Jeremy Hunt MP (South West Surrey, Conservative): It is important to recognise that even at the hospitals that we are talking about this afternoon, there is good care happening every single day. The way that we will reassure my hon. Friend’s constituents is by having an independent inspection system which has not existed before, where regulators are not leaned on by Ministers to say the right thing in the run-up to elections. It is only when his constituents have confidence in that regulatory system that they will know the truth about their own hospital, and we want them to get there as soon as possible.

Oral Answers to Questions – Alcohol Strategy Consultation – 17th July 2013

Nigel Mills MP: The Minister is rightly tackling those who sell alcohol below the level of duty plus VAT. Will he update the House on what the

Government will do to tackle those who are not paying duty plus VAT and selling alcohol illegally?

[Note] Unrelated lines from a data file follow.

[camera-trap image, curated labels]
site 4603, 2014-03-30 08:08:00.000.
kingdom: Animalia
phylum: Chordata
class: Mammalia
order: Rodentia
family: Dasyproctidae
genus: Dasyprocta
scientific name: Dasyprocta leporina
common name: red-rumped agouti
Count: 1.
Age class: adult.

That puts a lot of money into the pockets of organised crime, as he well knows.

Jeremy Browne MP (Taunton Deane, Liberal Democrat): My hon. Friend makes an important point. This does impact on organised crime. Responsibility for Her Majesty’s Revenue and Customs lies with the Treasury, rather than the Home Office, and it is clearly keen to take ongoing measures to prevent public harms and to increase the revenue to Government. Duty plus VAT is a perfectly reasonable competition measure that the Government are introducing. It is an uncompetitive practice for supermarkets or others to sell alcohol below the level of tax that they have to pay on that alcohol. Anybody who has a free market perspective and does not want smaller retailers to be unfairly disadvantaged will see that as another reason to support this measure.